One example that has been used over and over to demonstrate the power of social media is the roll that it played in the spread of the Arab Spring. Undoubtedly, if it weren’t for Twitter, the Arab Spring, especially in Egypt and Tunisia, would not have taken off like it did, and definitely would not have spread as rapidly. The thing is, social media in the Arab Spring was not used as an ideological platform; it was used simply as a tool to spread a narrative that was constructed offline, both in advance and during the movement itself. In order  for millennials to embrace social media in the way that they think they can, they must first construct an original metanarrative outside of open cyberspace. Until that point, social media just continues to act like a pluralizer.

The other and most important great pluralizer in the lives of millennials is the market state, which has white-washed the confrontation off of the minds of more than just millennials. Since the first widespread popular proliferation of counterculture in America during the 1960s, corporate America has been able to spin dissent into something profitable via co-optation. Co-optation, in this case, describes the process by which business consumer culture subsumes counterculture by stylizing it, advertising it, and selling it back to the masses, thus in the process stripping it of its dissention, and it has been common marketing practice since the advent of rock and roll. Just like anti-Vietnam War hippies were entranced and neutralized with bell-bottom pants, leather vests, and Volkswagen busses, those hipsters dissatisfied with the neoliberal machine are quelled into non-action with thick-rimmed glasses, flannel shirts, and record players. Yet co-optation and the profitable corporate regurgitation of counterculture are topics that seem to be off the radar of many Americans, especially young Americans. In his book, The Conquest of Cool, Thomas Frank says that “regardless of whether or not co-opters deserve our vilification [a statement deceivingly noncommittal], the process by which they make rebel subcultures their own is clearly an important element of contemporary life,” and it is one that millennials, saturated in neoliberal consumer culture and the language of private enterprise, barely even notice, and thus are unable to combat.

Millennial concerns regarding co-optation, the pro-corporate neoliberal agenda, and the dominance of consumer culture are all shrunk as alternatives to neoliberal business culture sink deeper and deeper into the past. Although it is inevitable that certain pockets of confrontation spring up now and then (e.g. Occupy, Ferguson, etc.), the more embedded the present narrative becomes, the further away things like civil rights movements, labor movements, unions, protests, viable countercultures, etc. get, and thus the less urgent concerns regarding the current narrative seem.

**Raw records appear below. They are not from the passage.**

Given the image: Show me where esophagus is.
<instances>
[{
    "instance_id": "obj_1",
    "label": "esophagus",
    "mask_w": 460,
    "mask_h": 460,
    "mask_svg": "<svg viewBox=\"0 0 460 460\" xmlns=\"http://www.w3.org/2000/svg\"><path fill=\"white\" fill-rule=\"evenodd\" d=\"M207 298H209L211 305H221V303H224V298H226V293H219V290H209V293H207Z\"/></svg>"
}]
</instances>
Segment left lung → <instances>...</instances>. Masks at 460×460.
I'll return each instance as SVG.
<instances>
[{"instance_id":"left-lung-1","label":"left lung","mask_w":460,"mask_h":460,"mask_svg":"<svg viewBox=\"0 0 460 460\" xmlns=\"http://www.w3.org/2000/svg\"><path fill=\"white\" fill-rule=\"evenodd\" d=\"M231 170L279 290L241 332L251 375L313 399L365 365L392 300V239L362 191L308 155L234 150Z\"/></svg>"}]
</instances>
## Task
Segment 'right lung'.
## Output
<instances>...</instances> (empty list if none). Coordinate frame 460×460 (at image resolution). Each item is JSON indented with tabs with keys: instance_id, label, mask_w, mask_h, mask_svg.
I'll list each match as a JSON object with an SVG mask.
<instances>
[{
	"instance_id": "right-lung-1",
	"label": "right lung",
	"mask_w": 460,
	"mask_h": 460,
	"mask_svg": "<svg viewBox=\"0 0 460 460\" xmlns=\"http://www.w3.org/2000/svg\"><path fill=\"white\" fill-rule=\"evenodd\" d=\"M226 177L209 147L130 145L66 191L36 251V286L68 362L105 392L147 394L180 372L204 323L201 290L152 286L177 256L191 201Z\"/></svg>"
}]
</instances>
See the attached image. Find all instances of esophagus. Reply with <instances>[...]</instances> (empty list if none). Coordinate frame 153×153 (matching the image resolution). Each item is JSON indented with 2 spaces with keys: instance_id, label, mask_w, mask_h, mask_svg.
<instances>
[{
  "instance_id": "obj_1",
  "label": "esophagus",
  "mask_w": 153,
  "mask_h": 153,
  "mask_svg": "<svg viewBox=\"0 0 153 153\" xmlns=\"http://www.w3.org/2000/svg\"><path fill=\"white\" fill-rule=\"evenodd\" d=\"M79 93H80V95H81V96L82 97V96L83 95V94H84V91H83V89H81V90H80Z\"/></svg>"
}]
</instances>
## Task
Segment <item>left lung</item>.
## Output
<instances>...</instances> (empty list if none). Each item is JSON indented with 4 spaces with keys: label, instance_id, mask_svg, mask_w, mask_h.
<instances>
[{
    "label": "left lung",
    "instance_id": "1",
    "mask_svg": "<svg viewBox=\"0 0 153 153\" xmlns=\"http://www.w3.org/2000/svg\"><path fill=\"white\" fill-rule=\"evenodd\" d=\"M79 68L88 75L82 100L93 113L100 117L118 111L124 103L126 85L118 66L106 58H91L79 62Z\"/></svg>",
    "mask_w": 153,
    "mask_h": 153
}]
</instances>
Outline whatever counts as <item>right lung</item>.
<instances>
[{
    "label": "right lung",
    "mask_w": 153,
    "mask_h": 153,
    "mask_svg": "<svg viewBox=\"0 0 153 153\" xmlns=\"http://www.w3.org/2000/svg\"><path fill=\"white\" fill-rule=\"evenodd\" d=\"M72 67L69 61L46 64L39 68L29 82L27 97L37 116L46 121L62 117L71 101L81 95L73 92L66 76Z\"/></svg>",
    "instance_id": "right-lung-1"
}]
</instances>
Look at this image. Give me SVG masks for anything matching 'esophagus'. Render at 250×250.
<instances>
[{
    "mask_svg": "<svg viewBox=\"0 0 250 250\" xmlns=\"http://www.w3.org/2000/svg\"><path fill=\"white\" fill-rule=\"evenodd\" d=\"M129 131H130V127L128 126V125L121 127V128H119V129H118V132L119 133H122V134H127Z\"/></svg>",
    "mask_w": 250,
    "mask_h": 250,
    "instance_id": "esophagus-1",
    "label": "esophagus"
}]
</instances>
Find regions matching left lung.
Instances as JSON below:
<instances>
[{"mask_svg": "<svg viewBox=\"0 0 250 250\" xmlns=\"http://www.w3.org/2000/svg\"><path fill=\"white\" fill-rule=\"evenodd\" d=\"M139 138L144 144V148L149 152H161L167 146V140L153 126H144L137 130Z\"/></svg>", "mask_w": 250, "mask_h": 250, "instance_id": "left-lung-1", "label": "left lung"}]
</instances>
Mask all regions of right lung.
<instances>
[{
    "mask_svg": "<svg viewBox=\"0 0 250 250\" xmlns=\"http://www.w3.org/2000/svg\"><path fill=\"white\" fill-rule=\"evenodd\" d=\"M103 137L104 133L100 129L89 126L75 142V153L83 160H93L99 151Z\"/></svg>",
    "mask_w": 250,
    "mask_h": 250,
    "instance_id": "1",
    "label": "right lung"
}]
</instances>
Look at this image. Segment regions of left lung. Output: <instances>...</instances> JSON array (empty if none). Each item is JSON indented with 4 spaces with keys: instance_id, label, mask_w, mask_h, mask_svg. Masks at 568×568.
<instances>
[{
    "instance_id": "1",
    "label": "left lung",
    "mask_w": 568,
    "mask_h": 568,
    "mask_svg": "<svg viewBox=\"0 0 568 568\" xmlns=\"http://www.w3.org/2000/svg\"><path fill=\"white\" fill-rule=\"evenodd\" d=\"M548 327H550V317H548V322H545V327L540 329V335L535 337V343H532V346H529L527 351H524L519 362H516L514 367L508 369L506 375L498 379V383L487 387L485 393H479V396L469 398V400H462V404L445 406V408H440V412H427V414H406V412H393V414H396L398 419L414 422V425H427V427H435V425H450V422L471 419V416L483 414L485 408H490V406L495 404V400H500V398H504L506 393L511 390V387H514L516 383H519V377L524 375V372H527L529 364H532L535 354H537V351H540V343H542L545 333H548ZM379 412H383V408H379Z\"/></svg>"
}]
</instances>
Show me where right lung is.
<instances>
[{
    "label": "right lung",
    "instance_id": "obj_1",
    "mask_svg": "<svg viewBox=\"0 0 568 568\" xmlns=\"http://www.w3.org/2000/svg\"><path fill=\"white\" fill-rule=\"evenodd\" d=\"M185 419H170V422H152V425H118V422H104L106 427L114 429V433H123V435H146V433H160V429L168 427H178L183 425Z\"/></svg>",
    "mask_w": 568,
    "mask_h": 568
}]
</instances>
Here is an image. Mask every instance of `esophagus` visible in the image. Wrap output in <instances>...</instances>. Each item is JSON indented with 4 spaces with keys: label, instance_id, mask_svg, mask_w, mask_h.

To demonstrate this point, let us revisit the Harvard Institute of Politics study concerning wealth inequality in the United States that was introduced in chapter two.

The above graph demonstrates the full findings of the study, which not only measured the extent of income inequality in the United States (the top bar), but also polled both what Americans thought the actual extent of income inequality was (the middle bar) and what they thought to be the ideal distribution of wealth (the bottom bar). From this we can assert more than the fact that wealth inequality in the United States has reached Dickensian proportions. We can also assert that, although it is clear that there is a difference in terms of what the American population desires in terms of socioeconomic structure and what it thinks it has (and in that there could be hope for a revolutionary up and coming generation), the culture is so steeped in its own false narrative that there is also a huge difference between what it thinks it has and what it actually does have.